NAFTA is a multi-layer free trade agreement between the United States, Canada and Mexico that came into effect in 1994. It was designed to remove tariff barriers and facilitate the cross-border movement of goods and services among the three countries. There has been controversy over the effectiveness of the agreement in ongoing discussions of potential renegotiations.
In his letter to the U.S. Senate, Mr. Lighthizer said the United States is looking to support higher-paying jobs in the United States and to grow the U.S. economy by improving U.S. opportunities under NAFTA. He said NAFTA was negotiated 25 years ago, and while little with the agreement has changed, the economy and businesses have changed considerably over that time.
“Many chapters are outdated and do not reflect modern standards,” he said. “For example, digital trade was in its infancy when NAFTA was enacted. In addition, and consistent with the negotiating objectives in the Trade Priorities and Accountability Act, our aim is that NAFTA be modernized to include new provisions to address intellectual property rights, regulatory practices, state-owned enterprises, services, customs procedures, sanitary and phytosanitary measures, labor, environment and small and medium enterprises. Moreover, establishing effective implementation and aggressive enforcement of the commitments made by our trading partners under our trade agreements is vital to the success of those agreements and should be improved in the context of NAFTA.”

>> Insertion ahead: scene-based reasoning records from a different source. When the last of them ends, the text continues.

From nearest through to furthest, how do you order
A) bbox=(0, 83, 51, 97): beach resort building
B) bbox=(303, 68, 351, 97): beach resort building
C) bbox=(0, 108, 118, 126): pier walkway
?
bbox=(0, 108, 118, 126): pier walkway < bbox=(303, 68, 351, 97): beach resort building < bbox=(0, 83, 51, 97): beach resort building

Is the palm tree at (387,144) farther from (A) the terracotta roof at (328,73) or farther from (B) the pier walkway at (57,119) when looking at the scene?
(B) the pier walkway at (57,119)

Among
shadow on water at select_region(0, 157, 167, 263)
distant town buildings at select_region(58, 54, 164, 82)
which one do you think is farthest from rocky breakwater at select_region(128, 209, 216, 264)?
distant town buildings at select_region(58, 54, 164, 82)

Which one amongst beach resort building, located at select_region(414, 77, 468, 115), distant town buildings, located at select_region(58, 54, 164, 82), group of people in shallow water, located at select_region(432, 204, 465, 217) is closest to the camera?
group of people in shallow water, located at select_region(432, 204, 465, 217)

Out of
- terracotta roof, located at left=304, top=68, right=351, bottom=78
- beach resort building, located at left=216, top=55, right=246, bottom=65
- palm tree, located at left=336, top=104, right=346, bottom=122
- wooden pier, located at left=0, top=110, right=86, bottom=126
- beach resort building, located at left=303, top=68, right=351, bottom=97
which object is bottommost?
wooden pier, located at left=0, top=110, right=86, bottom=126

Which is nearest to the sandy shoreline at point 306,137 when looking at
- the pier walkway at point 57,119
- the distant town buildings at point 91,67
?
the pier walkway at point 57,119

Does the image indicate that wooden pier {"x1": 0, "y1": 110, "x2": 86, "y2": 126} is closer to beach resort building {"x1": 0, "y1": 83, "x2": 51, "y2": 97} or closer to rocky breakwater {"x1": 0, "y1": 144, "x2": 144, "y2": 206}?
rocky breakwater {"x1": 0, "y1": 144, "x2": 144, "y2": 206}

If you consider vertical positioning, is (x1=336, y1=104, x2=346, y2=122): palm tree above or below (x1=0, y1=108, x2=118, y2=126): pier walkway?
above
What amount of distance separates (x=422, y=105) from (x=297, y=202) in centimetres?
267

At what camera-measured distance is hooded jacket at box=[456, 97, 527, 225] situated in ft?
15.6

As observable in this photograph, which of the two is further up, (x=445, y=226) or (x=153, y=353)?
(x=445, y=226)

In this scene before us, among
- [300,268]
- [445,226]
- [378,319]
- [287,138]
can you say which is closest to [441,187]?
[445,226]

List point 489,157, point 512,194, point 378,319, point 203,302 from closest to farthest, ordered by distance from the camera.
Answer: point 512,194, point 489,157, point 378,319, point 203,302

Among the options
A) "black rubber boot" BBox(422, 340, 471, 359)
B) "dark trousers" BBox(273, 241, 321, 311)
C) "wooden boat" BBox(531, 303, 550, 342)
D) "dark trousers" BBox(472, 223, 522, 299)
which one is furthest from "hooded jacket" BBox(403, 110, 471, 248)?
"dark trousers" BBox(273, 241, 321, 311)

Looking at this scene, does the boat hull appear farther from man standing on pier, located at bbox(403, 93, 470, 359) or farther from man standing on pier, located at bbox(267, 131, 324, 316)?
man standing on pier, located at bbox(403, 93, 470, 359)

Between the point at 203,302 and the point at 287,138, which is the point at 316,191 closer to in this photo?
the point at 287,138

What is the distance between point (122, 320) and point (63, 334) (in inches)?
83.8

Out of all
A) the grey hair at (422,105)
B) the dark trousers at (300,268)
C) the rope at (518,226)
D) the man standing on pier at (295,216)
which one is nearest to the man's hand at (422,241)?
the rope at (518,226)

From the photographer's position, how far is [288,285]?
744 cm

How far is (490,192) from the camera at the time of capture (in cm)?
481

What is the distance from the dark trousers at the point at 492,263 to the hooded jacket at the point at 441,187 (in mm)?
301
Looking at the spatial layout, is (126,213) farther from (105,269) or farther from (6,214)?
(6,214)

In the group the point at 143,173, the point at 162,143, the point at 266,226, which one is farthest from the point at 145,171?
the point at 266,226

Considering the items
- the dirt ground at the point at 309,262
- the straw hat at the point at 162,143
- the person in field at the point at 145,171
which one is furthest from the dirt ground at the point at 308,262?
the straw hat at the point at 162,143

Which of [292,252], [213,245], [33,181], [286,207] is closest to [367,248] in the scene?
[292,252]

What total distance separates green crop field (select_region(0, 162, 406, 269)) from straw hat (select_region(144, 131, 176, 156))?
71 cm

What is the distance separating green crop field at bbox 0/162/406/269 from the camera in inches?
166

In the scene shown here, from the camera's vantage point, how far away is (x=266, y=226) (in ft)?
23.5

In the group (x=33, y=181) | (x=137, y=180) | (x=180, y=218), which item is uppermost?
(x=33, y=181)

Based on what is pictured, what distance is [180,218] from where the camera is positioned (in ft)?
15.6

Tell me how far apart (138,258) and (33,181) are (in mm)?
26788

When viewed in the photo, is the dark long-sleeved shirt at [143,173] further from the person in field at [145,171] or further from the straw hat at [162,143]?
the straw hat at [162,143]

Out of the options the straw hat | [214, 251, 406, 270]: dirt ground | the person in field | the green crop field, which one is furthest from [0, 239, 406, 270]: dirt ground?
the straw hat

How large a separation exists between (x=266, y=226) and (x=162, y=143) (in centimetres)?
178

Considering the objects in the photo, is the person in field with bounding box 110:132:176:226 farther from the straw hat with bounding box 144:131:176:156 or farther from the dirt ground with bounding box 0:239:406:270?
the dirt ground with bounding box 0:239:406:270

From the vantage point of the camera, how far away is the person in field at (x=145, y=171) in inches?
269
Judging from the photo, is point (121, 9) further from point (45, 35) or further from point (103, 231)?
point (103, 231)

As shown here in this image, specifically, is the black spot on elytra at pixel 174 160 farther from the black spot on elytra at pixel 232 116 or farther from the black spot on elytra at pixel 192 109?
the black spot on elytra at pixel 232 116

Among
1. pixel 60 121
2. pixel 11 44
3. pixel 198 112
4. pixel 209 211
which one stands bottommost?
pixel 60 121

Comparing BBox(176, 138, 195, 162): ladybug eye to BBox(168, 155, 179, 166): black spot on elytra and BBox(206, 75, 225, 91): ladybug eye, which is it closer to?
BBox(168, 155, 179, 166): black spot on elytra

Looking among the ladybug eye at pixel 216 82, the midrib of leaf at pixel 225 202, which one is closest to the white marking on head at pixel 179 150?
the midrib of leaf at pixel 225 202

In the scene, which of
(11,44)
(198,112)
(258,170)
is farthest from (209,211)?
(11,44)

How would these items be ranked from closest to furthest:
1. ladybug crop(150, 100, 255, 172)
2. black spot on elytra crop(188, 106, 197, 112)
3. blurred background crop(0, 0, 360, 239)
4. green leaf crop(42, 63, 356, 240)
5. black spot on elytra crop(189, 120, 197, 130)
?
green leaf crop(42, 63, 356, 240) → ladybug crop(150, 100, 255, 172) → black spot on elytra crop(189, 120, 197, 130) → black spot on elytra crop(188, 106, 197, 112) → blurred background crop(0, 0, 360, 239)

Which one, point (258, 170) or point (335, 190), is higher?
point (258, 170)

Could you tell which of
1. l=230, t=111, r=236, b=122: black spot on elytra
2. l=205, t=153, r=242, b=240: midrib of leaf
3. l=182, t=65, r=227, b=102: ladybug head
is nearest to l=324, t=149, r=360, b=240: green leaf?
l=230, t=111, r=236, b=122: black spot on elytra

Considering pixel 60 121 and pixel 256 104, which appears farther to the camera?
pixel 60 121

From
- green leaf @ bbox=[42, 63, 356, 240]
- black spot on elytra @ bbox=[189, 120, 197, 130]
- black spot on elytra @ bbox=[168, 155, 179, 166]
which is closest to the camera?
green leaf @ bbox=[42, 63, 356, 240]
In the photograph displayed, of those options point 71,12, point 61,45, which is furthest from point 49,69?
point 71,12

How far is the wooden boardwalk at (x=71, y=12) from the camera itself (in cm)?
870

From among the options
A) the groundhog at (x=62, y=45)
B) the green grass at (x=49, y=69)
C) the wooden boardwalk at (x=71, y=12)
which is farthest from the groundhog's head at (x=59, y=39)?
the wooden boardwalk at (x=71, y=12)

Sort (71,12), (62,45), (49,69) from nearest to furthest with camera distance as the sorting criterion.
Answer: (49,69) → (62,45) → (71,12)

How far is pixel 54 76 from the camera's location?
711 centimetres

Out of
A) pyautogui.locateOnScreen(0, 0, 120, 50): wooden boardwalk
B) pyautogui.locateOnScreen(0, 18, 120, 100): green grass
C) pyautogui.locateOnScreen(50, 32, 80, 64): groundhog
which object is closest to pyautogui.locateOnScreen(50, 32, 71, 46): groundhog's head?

Following the release of Mr. Lighthizer’s letter to the Senate, U.S. Secretary of Agriculture George (Sonny) Perdue issued a statement expressing his confidence that renegotiation of NAFTA will result in a better deal for many parties.“While NAFTA has been an overall positive for American agriculture, any trade deal can always be improved,” Mr. Perdue said. “As President Trump moves forward with renegotiating with Canada and Mexico, I am confident this will result in a better deal for our farmers, ranchers, foresters and producers. When the rules are fair and the playing field is level, U.S. agriculture will succeed and lead the world. It’s why we recently announced the creation of an undersecretary for trade at U.S.D.A., because as world markets expand, we will be an unapologetic advocate for American agriculture. As I have often said, if our people continue to grow it, U.S.D.A. will be there to sell it.”